Understanding pytorch binary cross entropy loss output

I am trying to understand pytorch by building a basic perceptron with a sigmoid activation and then trying to train it to classify 2 datapoints into either class 0 or 1.

Data:
input features l label
[3,2] l 1
[1,1] l 0

Code:

import torch 
import torchvision
import torch.nn as nn
import torch.nn.functional as F
from torch.utils.data import Dataset, DataLoader
# set random seed
torch.manual_seed(0)
class Perceptron(nn.Module):
    def __init__(self):
        super(Perceptron,self).__init__()
        self.linear = nn.Linear(in_features=2,out_features=1)
    
    def forward(self,x):
        x = self.linear(x)
        x = torch.sigmoid(x)
        return x

class testData(Dataset):
    def __init__(self):
        super(testData,self).__init__()
        test_data = [([3,2],1),([1,1],0)]
        self.data = test_data
    
    def __getitem__(self,index):
        dp,label = self.data[index]
        dp = torch.FloatTensor(dp)
        label = torch.tensor(label)
        return dp,label
    
    def __len__(self):
        return len(self.data)

def main():
    model = Perceptron()
    dataset = testData()
    dataloader = DataLoader(dataset,batch_size=2)
    for idx,batch in enumerate(dataloader):
        dp,label = batch
        print('data',dp)
        print('label',label)
        preds = model(dp)
        print('preds',preds)
        loss = F.binary_cross_entropy(preds.float(),label.unsqueeze(1).float())
        print('loss',loss)
    # loss = F.cross_entropy(preds,label)
    # print(loss)

if __name__ == "__main__":
    main()

Output

data tensor([[3., 2.],
        [1., 1.]])
label tensor([1, 0])
preds tensor([[0.5401],
        [0.4482]], grad_fn=<SigmoidBackward>)
loss tensor(0.6053, grad_fn=<BinaryCrossEntropyBackward>)
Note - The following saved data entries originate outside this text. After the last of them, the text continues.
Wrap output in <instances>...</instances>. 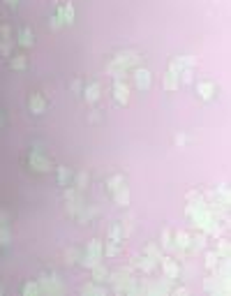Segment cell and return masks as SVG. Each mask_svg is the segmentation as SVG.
I'll return each mask as SVG.
<instances>
[{
	"label": "cell",
	"mask_w": 231,
	"mask_h": 296,
	"mask_svg": "<svg viewBox=\"0 0 231 296\" xmlns=\"http://www.w3.org/2000/svg\"><path fill=\"white\" fill-rule=\"evenodd\" d=\"M137 86L141 88V90H148L150 88V72L148 69H137Z\"/></svg>",
	"instance_id": "1"
},
{
	"label": "cell",
	"mask_w": 231,
	"mask_h": 296,
	"mask_svg": "<svg viewBox=\"0 0 231 296\" xmlns=\"http://www.w3.org/2000/svg\"><path fill=\"white\" fill-rule=\"evenodd\" d=\"M113 90H116V100H118V102H120V104H127V100H129V88H127L125 84H116Z\"/></svg>",
	"instance_id": "2"
},
{
	"label": "cell",
	"mask_w": 231,
	"mask_h": 296,
	"mask_svg": "<svg viewBox=\"0 0 231 296\" xmlns=\"http://www.w3.org/2000/svg\"><path fill=\"white\" fill-rule=\"evenodd\" d=\"M213 90H215V86L213 84H199V93L203 100H210L213 97Z\"/></svg>",
	"instance_id": "3"
},
{
	"label": "cell",
	"mask_w": 231,
	"mask_h": 296,
	"mask_svg": "<svg viewBox=\"0 0 231 296\" xmlns=\"http://www.w3.org/2000/svg\"><path fill=\"white\" fill-rule=\"evenodd\" d=\"M116 201H118V206H127V204H129V192H127V190H118Z\"/></svg>",
	"instance_id": "4"
},
{
	"label": "cell",
	"mask_w": 231,
	"mask_h": 296,
	"mask_svg": "<svg viewBox=\"0 0 231 296\" xmlns=\"http://www.w3.org/2000/svg\"><path fill=\"white\" fill-rule=\"evenodd\" d=\"M176 241H178L180 248H187V245H189V236H187L185 232H178V234H176Z\"/></svg>",
	"instance_id": "5"
},
{
	"label": "cell",
	"mask_w": 231,
	"mask_h": 296,
	"mask_svg": "<svg viewBox=\"0 0 231 296\" xmlns=\"http://www.w3.org/2000/svg\"><path fill=\"white\" fill-rule=\"evenodd\" d=\"M167 88H169V90H173V88H176V74L173 72H171L169 79H167Z\"/></svg>",
	"instance_id": "6"
},
{
	"label": "cell",
	"mask_w": 231,
	"mask_h": 296,
	"mask_svg": "<svg viewBox=\"0 0 231 296\" xmlns=\"http://www.w3.org/2000/svg\"><path fill=\"white\" fill-rule=\"evenodd\" d=\"M65 16H67L65 21H72V16H74V9H72V7H65Z\"/></svg>",
	"instance_id": "7"
},
{
	"label": "cell",
	"mask_w": 231,
	"mask_h": 296,
	"mask_svg": "<svg viewBox=\"0 0 231 296\" xmlns=\"http://www.w3.org/2000/svg\"><path fill=\"white\" fill-rule=\"evenodd\" d=\"M176 146H183V144H185V137H183V134H176Z\"/></svg>",
	"instance_id": "8"
},
{
	"label": "cell",
	"mask_w": 231,
	"mask_h": 296,
	"mask_svg": "<svg viewBox=\"0 0 231 296\" xmlns=\"http://www.w3.org/2000/svg\"><path fill=\"white\" fill-rule=\"evenodd\" d=\"M88 93H90V95H88V97H90V100H95V97H97V86H93V88H90V90H88Z\"/></svg>",
	"instance_id": "9"
},
{
	"label": "cell",
	"mask_w": 231,
	"mask_h": 296,
	"mask_svg": "<svg viewBox=\"0 0 231 296\" xmlns=\"http://www.w3.org/2000/svg\"><path fill=\"white\" fill-rule=\"evenodd\" d=\"M116 252H118L116 245H109V248H106V254H109V257H111V254H116Z\"/></svg>",
	"instance_id": "10"
},
{
	"label": "cell",
	"mask_w": 231,
	"mask_h": 296,
	"mask_svg": "<svg viewBox=\"0 0 231 296\" xmlns=\"http://www.w3.org/2000/svg\"><path fill=\"white\" fill-rule=\"evenodd\" d=\"M208 266H215V254H208Z\"/></svg>",
	"instance_id": "11"
}]
</instances>
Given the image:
If I understand the binary cross entropy formula correctly, the output should be:

  • ( 1 * log(0.5401) + (1-0) *log(1-0.4482))
    And from this previous post, I am using log base e, I get my final answer as 1.21, not the 0.6053 given above. What is being calculated here?

So basically what is happening is that the binary cross entropy has two different reduction methods which you can see in the docs. The default one is mean and the other option is sum. In your calculations you are using the sum version while the pytorch loss function is using the mean. All you need to do to your equation is just divide it by the number of outputs which in your case is two and then you will get the correct loss.